» **原文資料**:
ジョー・ホールドマン『ヘミングウェイごっこ』(福武書店)訳者あとがき(1991年8月)


   訳者あとがき


大森 望  



 時は一九二二年十二月十四日。リヨン駅のプラットホームに停車中の夜行列車から、一個の旅行かばんが忽然と消失する。かばんの中身は若きアーネスト・ヘミングウェイの未発表原稿。未完の長編ひとつと二十編前後の短編と詩――ヘミングウェイがそれまでに書き貯めていた作品のほぼすべてが一夜にして失われ、以後、現在にいたるまで、この原稿の行方は杳として知れない。
 この消失事件から七十五年後。ボストン大学英文学部準教授でヘミングウェイ学者のジョン・ベアドは、野心家の妻と、若い詐欺師の口車にのせられて、消失原稿の贋作に着手する……。

 以上のような設定で幕をあける本書は、アメリカのSF作家、ジョー・ホールドマンが一九九〇年に発表した長編、The Hemingway Hoaxの全訳です。この作品の原型となった同名の中編は、アイザック・アジモフズ・サイエンス・フィクション・マガジン一九九〇年 月号に一挙掲載され、ついさきごろ、世界の二大SF賞のひとつ、アメリカSF作家協会が選ぶ年間最優秀SF賞、ネビュラ賞を受賞しています。この中編に、二割程度の加筆と訂正をほどこし、ハードカバーとしてウィリアム・モロウ・アンド・カンパニーより上梓されたのが本書です。
 うーん、SFはどうも苦手だからなあ、と思っているかたもどうぞご心配なく。SF作家として名声を築く一方、アマチュアのヘミングウェイ研究者として長年活動をつづけてきたホールドマンが、自分の趣味を全面に押し出して書いたこの作品、お読みになったかたにはあらためていうまでもないことでしょうが、ふつうに想像されるような意味でのSFとはおよそかけ離れています。

» **やるべきこと**:
(A) 次の(i)〜(iii)がそれぞれ訳者あとがきの内容と一致するかを「はい」か「いいえ」で答え、判断の決め手となる原文の言葉をそのまま引用してください。(i) 旅行かばんはリヨン駅に停車中の夜行列車から消えた。(ii) ジョン・ベアドはハーヴァード大学の教授である。(iii) 本書はThe Hemingway Hoaxの抄訳である。
(B) リストのうち「where? cows」を含む行からリストの終わりまでの範囲を、「hats」を「caps」に置き換え、それ以外は変えずに書き直してください。

» **提供された情報**:
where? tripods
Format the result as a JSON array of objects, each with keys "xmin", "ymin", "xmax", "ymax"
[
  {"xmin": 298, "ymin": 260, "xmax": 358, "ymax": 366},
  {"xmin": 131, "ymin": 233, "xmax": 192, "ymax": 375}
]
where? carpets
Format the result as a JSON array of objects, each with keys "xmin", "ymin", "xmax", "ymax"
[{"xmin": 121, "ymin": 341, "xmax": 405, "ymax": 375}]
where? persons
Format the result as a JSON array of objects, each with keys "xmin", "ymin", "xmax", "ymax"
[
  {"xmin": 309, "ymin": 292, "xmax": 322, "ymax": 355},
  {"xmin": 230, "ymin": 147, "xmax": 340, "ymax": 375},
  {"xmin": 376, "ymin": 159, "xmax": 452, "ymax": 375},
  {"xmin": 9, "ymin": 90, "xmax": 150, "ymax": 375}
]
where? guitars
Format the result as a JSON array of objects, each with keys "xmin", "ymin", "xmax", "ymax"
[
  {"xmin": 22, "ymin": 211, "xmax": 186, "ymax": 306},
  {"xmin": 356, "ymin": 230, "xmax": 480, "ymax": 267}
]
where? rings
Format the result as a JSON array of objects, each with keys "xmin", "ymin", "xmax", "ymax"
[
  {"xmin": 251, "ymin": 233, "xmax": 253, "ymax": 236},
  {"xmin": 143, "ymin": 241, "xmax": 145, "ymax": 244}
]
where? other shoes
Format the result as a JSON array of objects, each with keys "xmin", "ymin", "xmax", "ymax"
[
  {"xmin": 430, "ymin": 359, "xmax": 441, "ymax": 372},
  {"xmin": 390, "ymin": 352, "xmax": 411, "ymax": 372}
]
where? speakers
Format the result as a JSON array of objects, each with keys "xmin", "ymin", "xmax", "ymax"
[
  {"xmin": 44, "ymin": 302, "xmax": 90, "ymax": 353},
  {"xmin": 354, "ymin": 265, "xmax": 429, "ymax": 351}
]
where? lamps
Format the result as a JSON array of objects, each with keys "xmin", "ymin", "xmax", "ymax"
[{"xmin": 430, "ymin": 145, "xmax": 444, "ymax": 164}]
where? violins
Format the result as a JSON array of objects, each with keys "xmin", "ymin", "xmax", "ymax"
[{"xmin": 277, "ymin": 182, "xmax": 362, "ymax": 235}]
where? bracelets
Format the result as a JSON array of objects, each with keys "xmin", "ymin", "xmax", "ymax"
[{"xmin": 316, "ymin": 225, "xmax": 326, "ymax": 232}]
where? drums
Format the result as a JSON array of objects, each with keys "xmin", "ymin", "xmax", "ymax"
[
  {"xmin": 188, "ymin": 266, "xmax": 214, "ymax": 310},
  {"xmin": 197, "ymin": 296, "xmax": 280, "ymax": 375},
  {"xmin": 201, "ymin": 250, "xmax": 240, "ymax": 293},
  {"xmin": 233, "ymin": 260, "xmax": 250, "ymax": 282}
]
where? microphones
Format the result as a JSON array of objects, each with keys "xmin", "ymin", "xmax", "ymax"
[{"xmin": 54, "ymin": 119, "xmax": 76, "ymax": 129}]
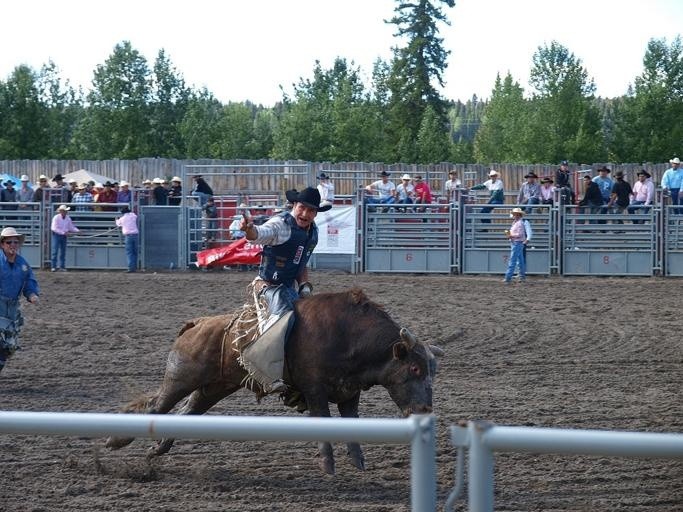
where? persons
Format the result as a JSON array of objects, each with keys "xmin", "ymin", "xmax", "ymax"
[
  {"xmin": 517, "ymin": 161, "xmax": 576, "ymax": 219},
  {"xmin": 0, "ymin": 175, "xmax": 183, "ymax": 229},
  {"xmin": 51, "ymin": 204, "xmax": 80, "ymax": 271},
  {"xmin": 367, "ymin": 171, "xmax": 432, "ymax": 213},
  {"xmin": 0, "ymin": 227, "xmax": 40, "ymax": 374},
  {"xmin": 576, "ymin": 166, "xmax": 654, "ymax": 232},
  {"xmin": 238, "ymin": 186, "xmax": 332, "ymax": 398},
  {"xmin": 116, "ymin": 205, "xmax": 139, "ymax": 273},
  {"xmin": 661, "ymin": 158, "xmax": 682, "ymax": 214},
  {"xmin": 503, "ymin": 208, "xmax": 532, "ymax": 284},
  {"xmin": 202, "ymin": 197, "xmax": 220, "ymax": 243},
  {"xmin": 514, "ymin": 218, "xmax": 533, "ymax": 270},
  {"xmin": 471, "ymin": 170, "xmax": 504, "ymax": 223},
  {"xmin": 189, "ymin": 173, "xmax": 217, "ymax": 210},
  {"xmin": 222, "ymin": 203, "xmax": 252, "ymax": 273},
  {"xmin": 445, "ymin": 169, "xmax": 461, "ymax": 203},
  {"xmin": 315, "ymin": 173, "xmax": 334, "ymax": 212}
]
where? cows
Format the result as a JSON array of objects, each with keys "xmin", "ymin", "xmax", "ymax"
[{"xmin": 103, "ymin": 286, "xmax": 447, "ymax": 477}]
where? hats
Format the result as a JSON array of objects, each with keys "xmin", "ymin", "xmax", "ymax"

» **各課題の解答**:
(A)
(i) はい。「リヨン駅のプラットホームに停車中の夜行列車から、一個の旅行かばんが忽然と消失する」
(ii) いいえ。「ボストン大学英文学部準教授でヘミングウェイ学者のジョン・ベアド」
(iii) いいえ。「The Hemingway Hoaxの全訳です」

(B)
where? cows
Format the result as a JSON array of objects, each with keys "xmin", "ymin", "xmax", "ymax"
[{"xmin": 103, "ymin": 286, "xmax": 447, "ymax": 477}]
where? caps
Format the result as a JSON array of objects, each with keys "xmin", "ymin", "xmax", "ymax"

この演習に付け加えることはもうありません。